The good report is that many whom we met in Moscow expressed their desire to use every freedom they were then enjoying. They admitted that their great-grandparents had known such freedom, albeit imperfectly enjoyed.

During all the changes, people like the young woman in Geneva, longing to return home to Moscow, know that there is a freedom that no person or government can take away: it is the freedom of Christ. No earthly system can overcome that freedom.

Jesus said, "if the Son makes you free, you shall be free indeed" (John 8:36-NKJV), for Jesus said this was what He came to do:

The Spirit of the Lord GOD is upon Me,

Because the LORD has anointed Me

To preach good tidings to the poor;

He has sent Me to heal the brokenhearted,

To proclaim liberty to the captives,

And the opening of the prison to those who are bound
(Isaiah 61:1-NKJV; Luke 4: 18, 19).

Jesus removed the greatest wall of all, the Wall of Separation between any person of any nation...and God. Spiritual rebirths by faith in Him happen every day in Moscow, the countries of the failed USSR, other Red Star countries like China, and countries all over the world. May Christians everywhere not lose heart, and may we continue to pray for others to come into the peace, joy, and freedom of rebirth in Christ!
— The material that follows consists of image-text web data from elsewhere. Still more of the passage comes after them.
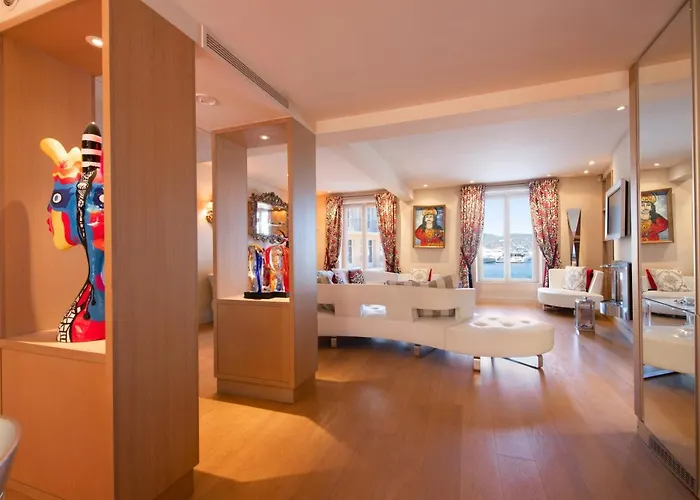 Rare! Appartement, 100m2, Climatisé - Port De Appartement Saint-Tropez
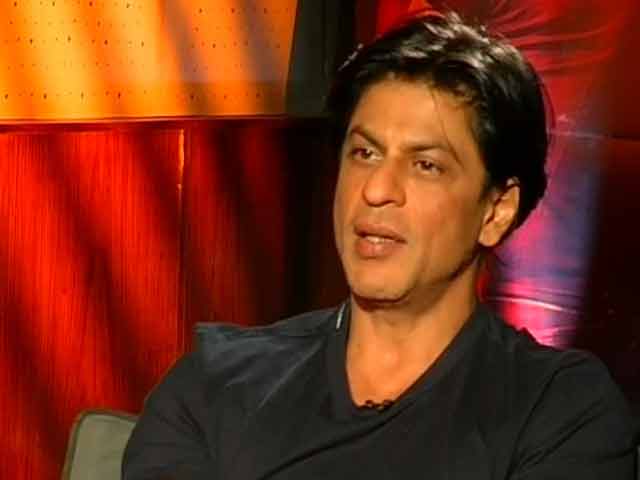 Video : SRK donates generously for Our Girls Our Pride Initiative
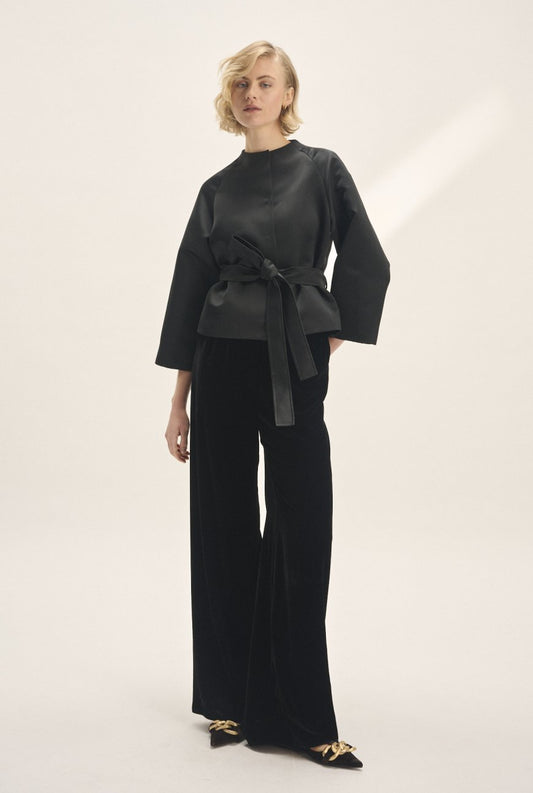 Delta top black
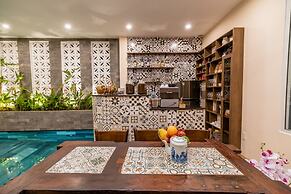 Golden Walls Homestay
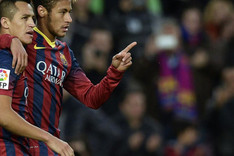 Neymar y Alexis en el partido contra el Granada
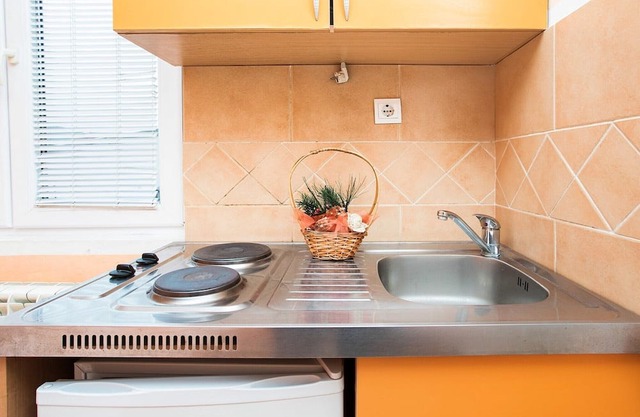 Perfect Budva Stay Near the Sea & Aqua Park - One Bedroom Apartment 3/1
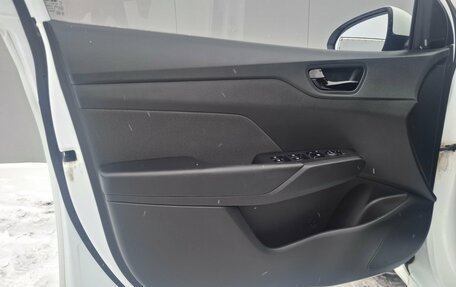 Hyundai Solaris II рестайлинг, 2018 год, 1 250 000 рублей, 15 фотография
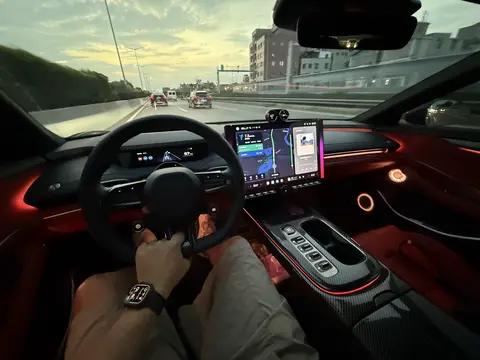 第一代小米SU7停产：37万辆之后，小米汽车进入换代周期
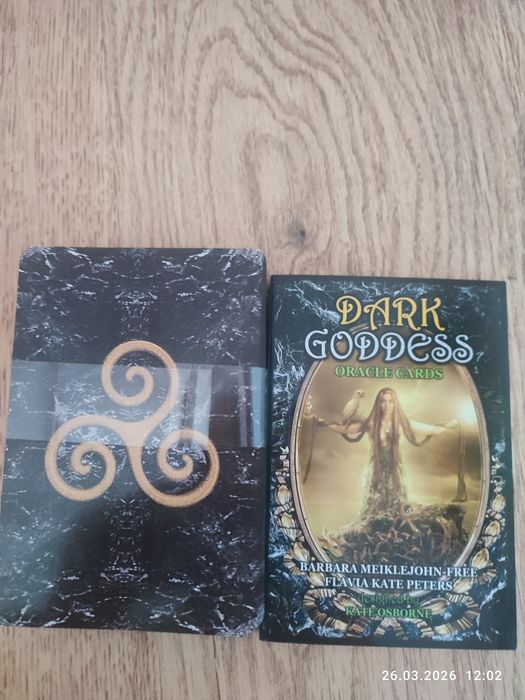Oracolul Dark Goddness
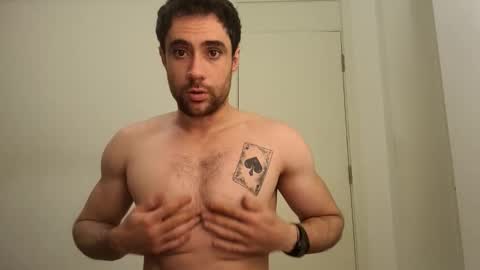 Snapshot of luminousace chatting on April 2026 10:18:01 PM luminousace online show from April 2026 10:18:01 PM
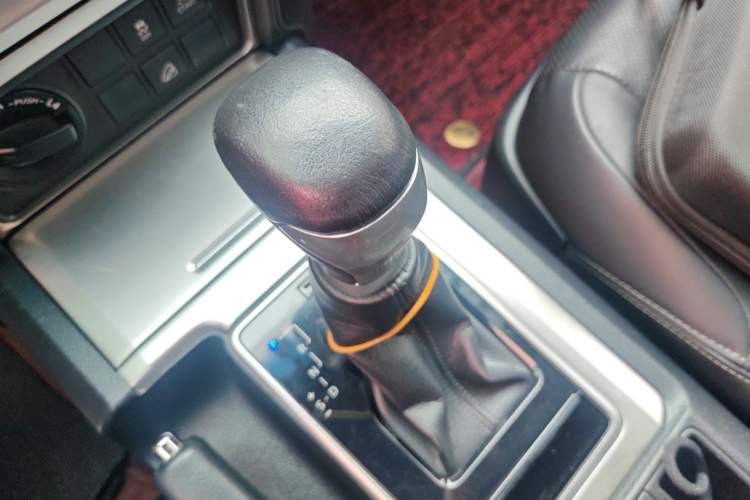 Used Toyota Prado 2018 3.5L Automatic TX-L Gear Lever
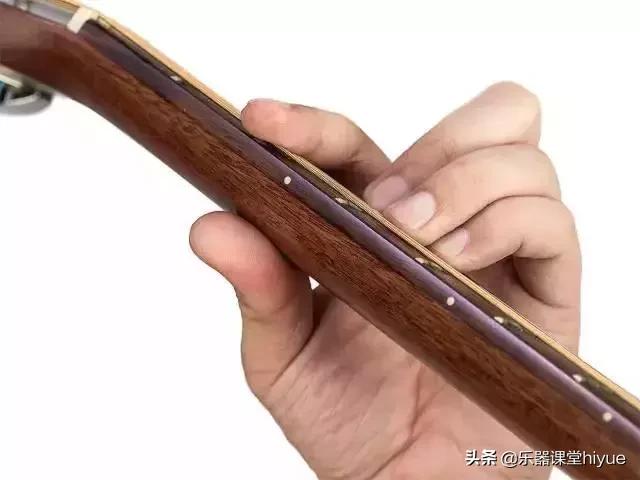 四个最基础的和弦教你,电子琴左手和弦入门简单易懂曲谱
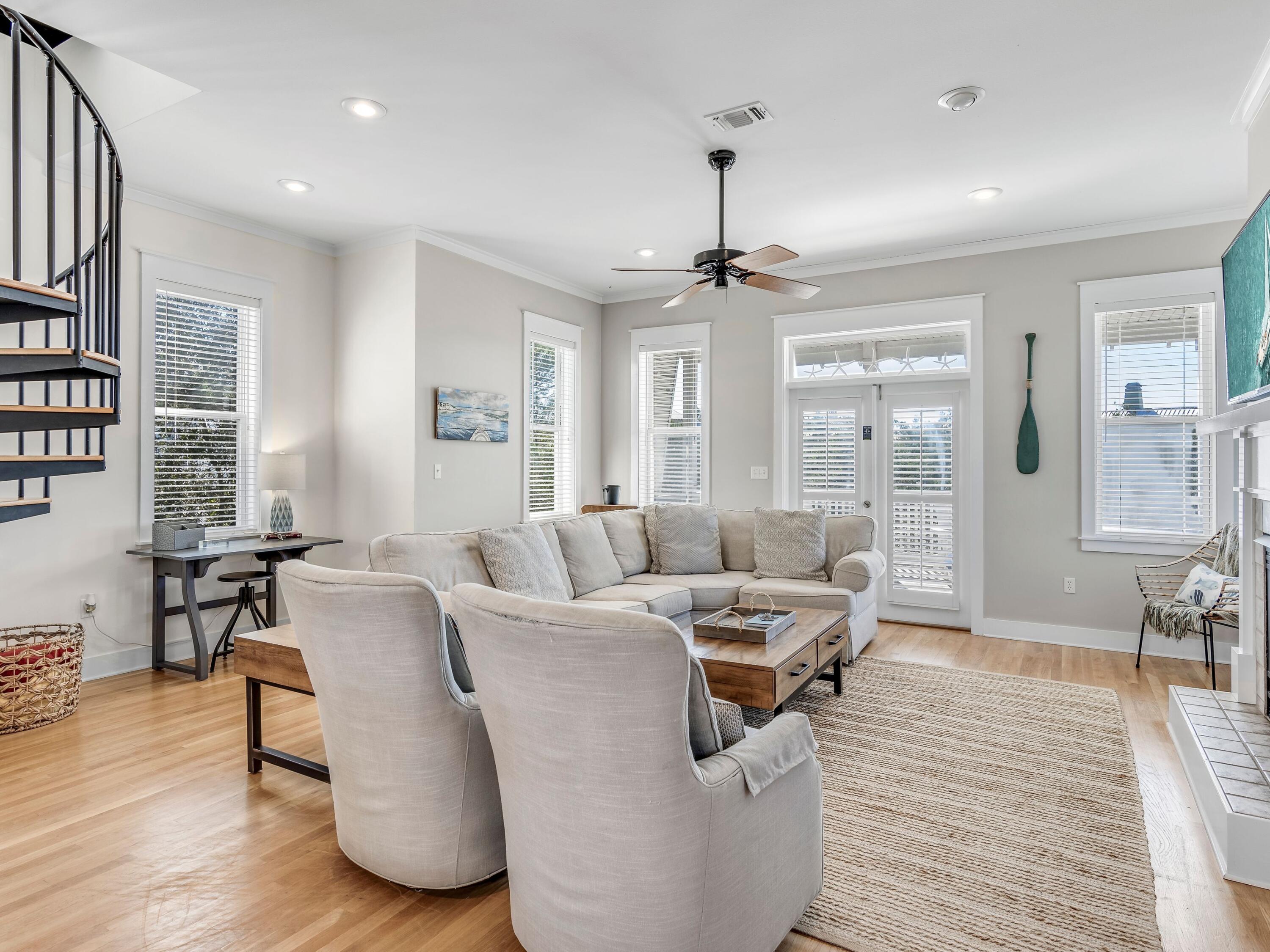 OLD FLORIDA BEACH - Residential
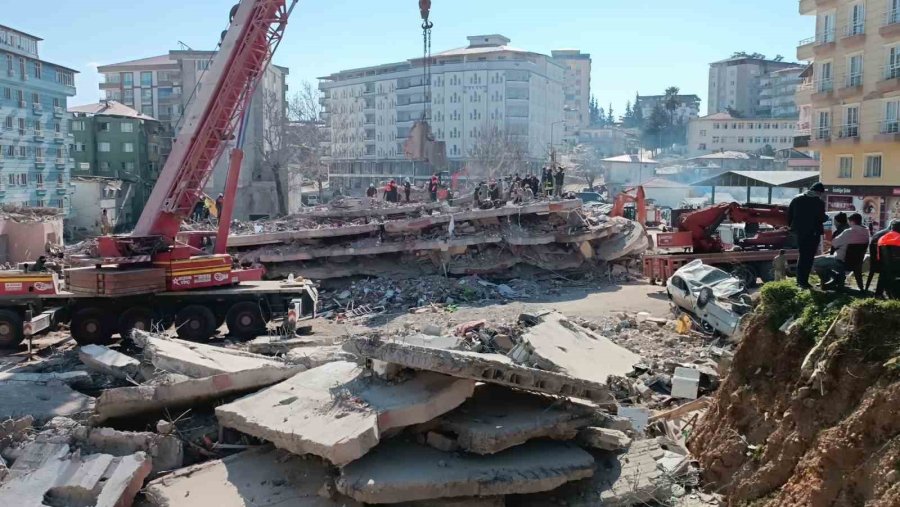 Enkaza Dönen Apartmanın 7 Ayrı Noktasında Arama Kurtarma Çalışması Yapılıyor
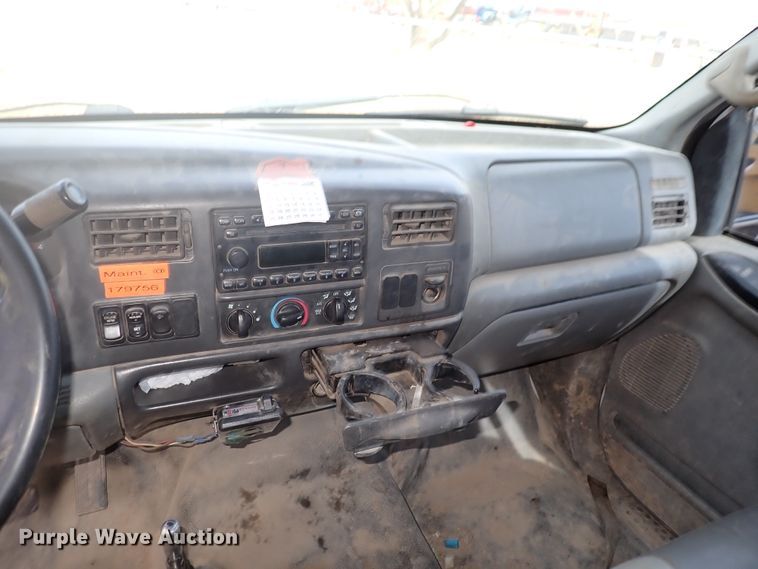 image for item DJ0006 2008 Ford F650  Crew Cab truck cab and chassis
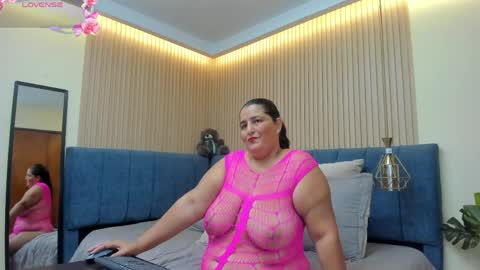Snapshot of zara_milf_ chatting on 05/30/26, 12:24 zara online show from 05/30/26, 12:24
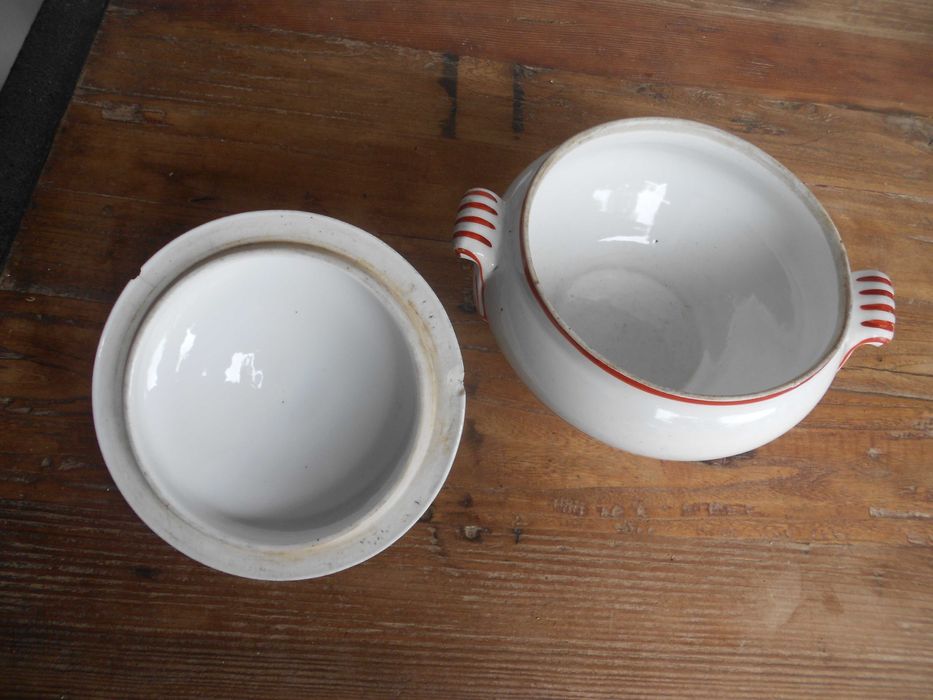 Terrinas antigas Vista Alegre sec. XIX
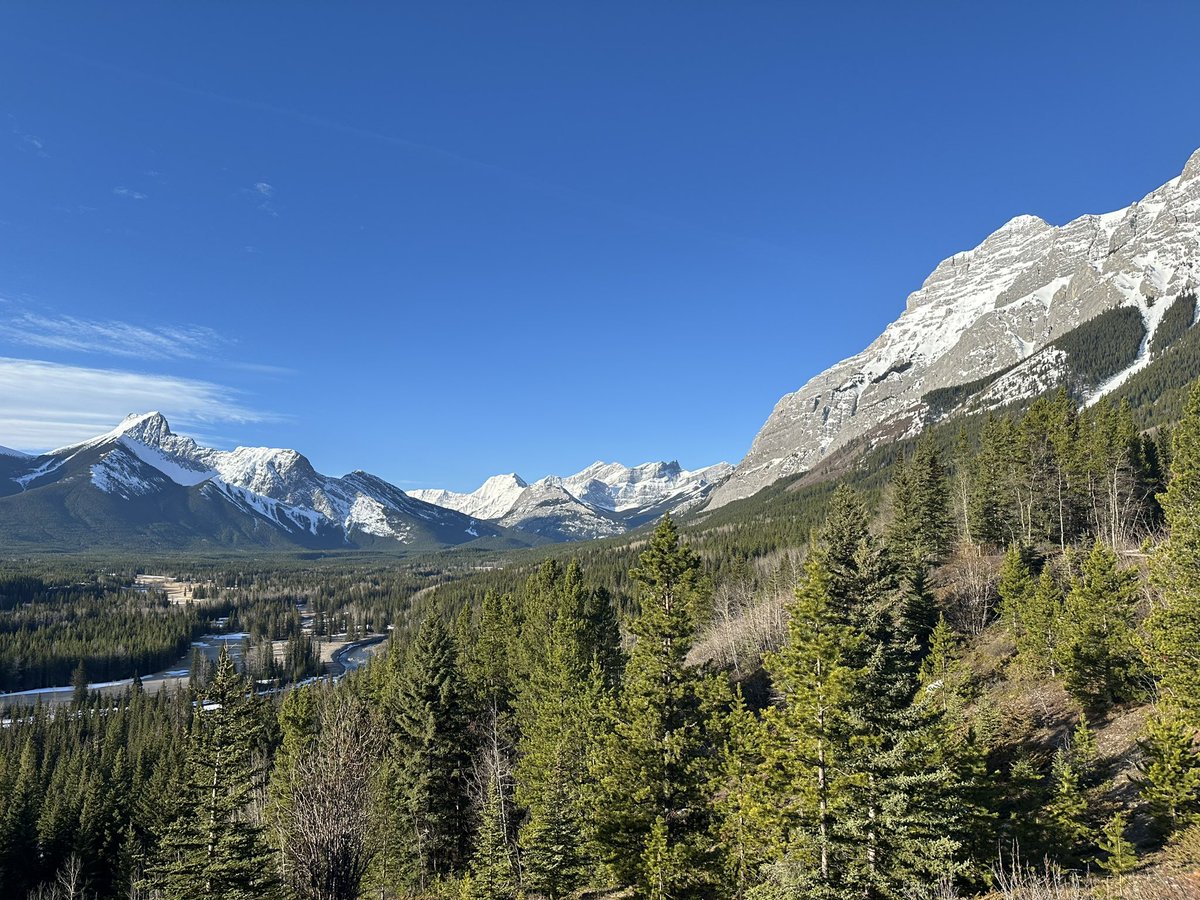 JoeisCranky's tweet photo. Not a bad view to start your day.  My office this week. Kananaskis. #Landscape #nature #alberta #shareyourweather #mountains https://t.co/JSHLIdpeuU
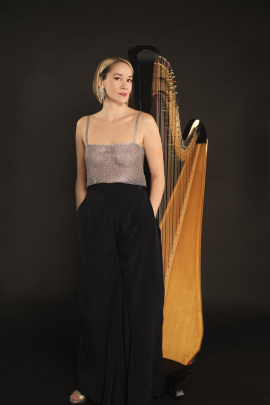 Hana Paraušić (harfa)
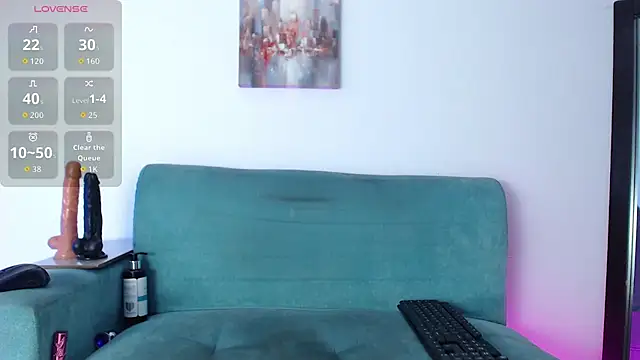 evelinmartinez online show from April 6, 2026, 7:48 pm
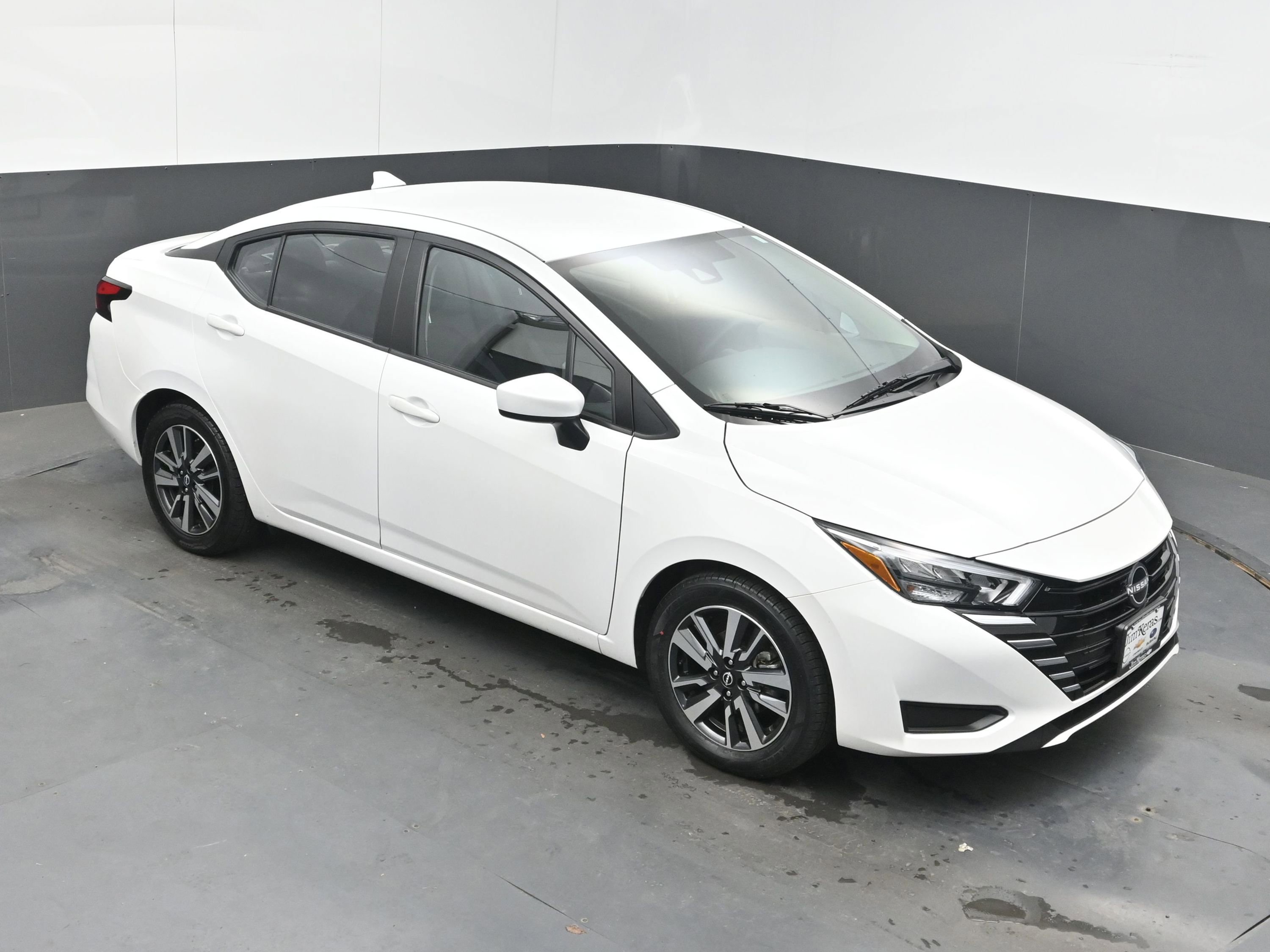 Used 2025 Nissan Versa SV image 35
The true Son of God, born under the eternal Bethlehem Star, speaks to our times as He spoke to Nicodemus and to every generation, nation, and language since:

"Do not marvel that I said to you, 'You must be born again.' The wind blows where it wishes, and you hear the sound of it, but cannot tell where it comes from and where it goes. So is everyone who is born of the Spirit" (John 3: 7,8-NKJV).